» Do this: Count the lines in the rows below that contain the word "camera" and reply with only that number.

» Exercise input:

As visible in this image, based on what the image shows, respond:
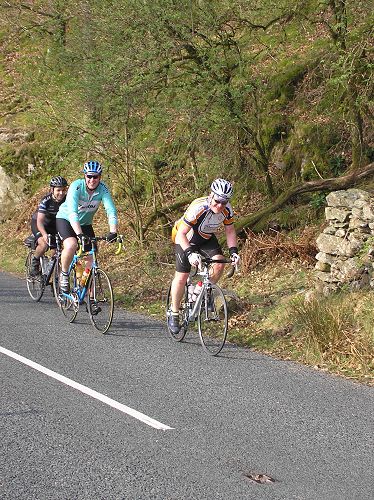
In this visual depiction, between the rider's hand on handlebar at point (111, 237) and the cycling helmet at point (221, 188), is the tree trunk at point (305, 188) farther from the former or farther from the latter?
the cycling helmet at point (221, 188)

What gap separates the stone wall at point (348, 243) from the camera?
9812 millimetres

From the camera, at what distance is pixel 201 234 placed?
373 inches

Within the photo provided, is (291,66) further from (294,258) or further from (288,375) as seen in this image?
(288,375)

---

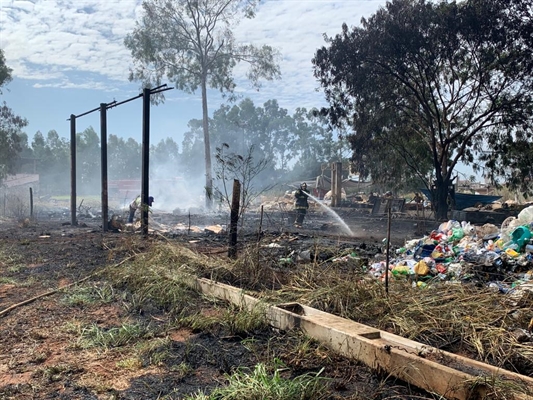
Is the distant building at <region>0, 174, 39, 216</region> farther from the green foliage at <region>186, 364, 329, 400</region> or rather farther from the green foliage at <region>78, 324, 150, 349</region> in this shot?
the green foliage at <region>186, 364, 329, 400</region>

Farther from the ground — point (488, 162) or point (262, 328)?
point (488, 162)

» Solution below: 2